In the post on research into the causes of homosexuality, what share of men are said to be born gay?

Document section:

****************

15 August 2005

Born Gay.

The Boston Globe's story on the research into the causes of homosexuality in men makes something clear. "[T]he roots of homosexuality, at least in men, appear to be in place by the time a child is born." Two to four percent of men are born gay. It is probably partially genetic, but as there are gay-straight identical twin pairs, this isn't the whole story. It probably has some component of events that take place in the womb, probably early in a pregancy. Maybe it involves hormone exposure, maybe a virus, maybe something else.

Also, increasing evidence seems to point to male sexual orientation being an either/or proposition. There is little evidence that men are born bisexual, and what sexual orientation is or means in women is less clear:

Researchers at Northwestern University, outside Chicago, are doing this work as a follow-up to their studies of arousal using genital measurement tools. They found that while straight men were aroused by film clips of two women having sex, and gay men were aroused by clips of two men having sex, most of the men who identified themselves as bisexual showed gay arousal patterns. More surprising was just how different the story with women turned out to be. Most women, whether they identified as straight, lesbian, or bisexual, were significantly aroused by straight, gay, and lesbian sex. "I'm not suggesting that most women are bisexual," says Michael Bailey, the psychology professor whose lab conducted the studies. "I'm suggesting that whatever a woman's sexual arousal pattern is, it has little to do with her sexual orientation." That's fundamentally different from men. "In men, arousal is orientation. It's as simple as that. That's how gay men learn they are gay."


An asymmetry between gay men and lesbians flows naturally from a horomone in the womb theory. In the womb, female is the default status until one is exposed to certain hormones that make you male. Gay men could be caused by non-exposure, or reduced exposure, to certain hormones. Lesbians could have biological roots in an entirely different process.

There is more to learn, but the religious model of homosexuality as sin doesn't work. Indeed, it is worth noting that "moral" concern about homosexuality is often strongest when directed at gay men, yet, it is with them that the very early biological basis of the phenomena is most clear (not that science won't learn a lot more about lesbians in due time).

1 comment:

Andrew Oh-Willeke said...

Most of the articles mentioned in the Boston Globe report are cited here which also pays more attention to significant evidence of a biological basis for lesbian status.

****************

Given information:

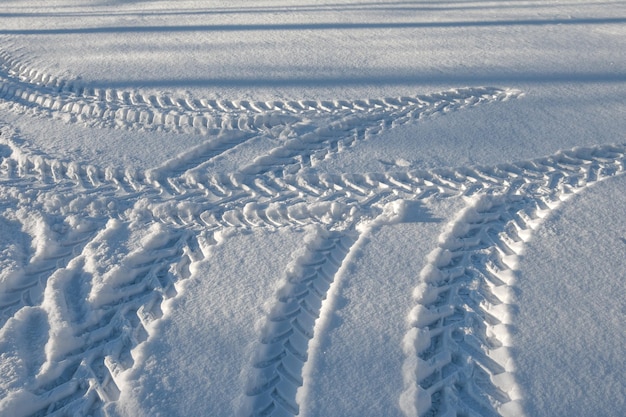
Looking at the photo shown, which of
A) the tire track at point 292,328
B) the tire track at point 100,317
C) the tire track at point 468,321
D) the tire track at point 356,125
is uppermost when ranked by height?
the tire track at point 356,125

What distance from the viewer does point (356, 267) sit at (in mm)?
2824

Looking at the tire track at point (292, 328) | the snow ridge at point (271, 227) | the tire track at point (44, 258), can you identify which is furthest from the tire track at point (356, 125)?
the tire track at point (44, 258)

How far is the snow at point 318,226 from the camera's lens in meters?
2.28

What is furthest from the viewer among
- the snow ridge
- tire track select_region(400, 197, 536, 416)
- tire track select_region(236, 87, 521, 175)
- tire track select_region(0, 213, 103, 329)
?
tire track select_region(236, 87, 521, 175)

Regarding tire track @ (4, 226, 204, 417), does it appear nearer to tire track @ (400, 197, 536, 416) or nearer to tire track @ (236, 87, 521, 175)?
tire track @ (236, 87, 521, 175)

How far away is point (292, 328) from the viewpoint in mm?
2504

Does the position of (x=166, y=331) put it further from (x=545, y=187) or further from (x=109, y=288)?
(x=545, y=187)

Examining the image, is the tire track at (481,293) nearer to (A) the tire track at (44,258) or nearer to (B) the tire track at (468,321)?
(B) the tire track at (468,321)

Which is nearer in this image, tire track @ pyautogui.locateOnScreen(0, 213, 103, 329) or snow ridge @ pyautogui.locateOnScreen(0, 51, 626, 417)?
snow ridge @ pyautogui.locateOnScreen(0, 51, 626, 417)

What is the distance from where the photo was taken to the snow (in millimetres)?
2275

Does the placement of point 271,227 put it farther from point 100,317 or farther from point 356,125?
point 356,125

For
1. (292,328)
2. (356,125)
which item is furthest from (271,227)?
(356,125)

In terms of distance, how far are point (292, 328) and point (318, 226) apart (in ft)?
2.40

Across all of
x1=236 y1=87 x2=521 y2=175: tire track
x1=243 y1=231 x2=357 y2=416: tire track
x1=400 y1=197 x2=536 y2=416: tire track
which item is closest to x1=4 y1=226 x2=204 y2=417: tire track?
x1=243 y1=231 x2=357 y2=416: tire track
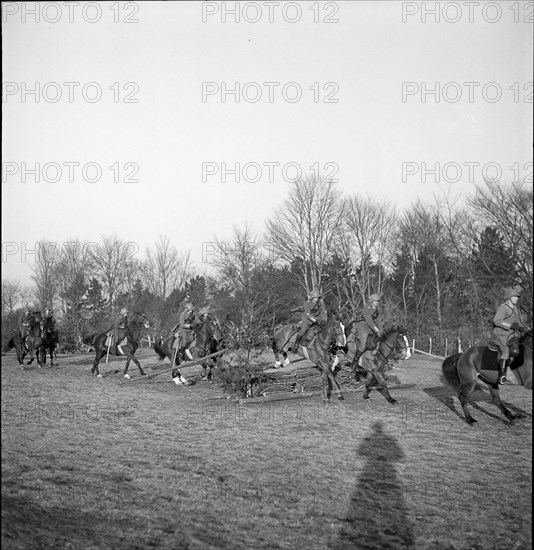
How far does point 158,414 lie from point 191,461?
3.67 metres

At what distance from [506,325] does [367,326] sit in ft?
12.5

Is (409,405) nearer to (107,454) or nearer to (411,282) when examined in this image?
(107,454)

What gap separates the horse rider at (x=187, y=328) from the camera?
15.1 meters

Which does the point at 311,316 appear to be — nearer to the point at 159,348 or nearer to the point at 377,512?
the point at 159,348

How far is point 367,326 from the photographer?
39.6 feet

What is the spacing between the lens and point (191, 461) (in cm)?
679

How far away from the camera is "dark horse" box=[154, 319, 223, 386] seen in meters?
15.2

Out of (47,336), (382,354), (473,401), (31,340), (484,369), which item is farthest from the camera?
(47,336)

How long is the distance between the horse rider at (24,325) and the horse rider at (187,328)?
7.42 metres

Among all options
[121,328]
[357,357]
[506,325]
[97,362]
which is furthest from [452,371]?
[97,362]

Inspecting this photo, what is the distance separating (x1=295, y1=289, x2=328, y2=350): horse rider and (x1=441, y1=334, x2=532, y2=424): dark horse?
348 centimetres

****************

Exercise output: Two to four percent.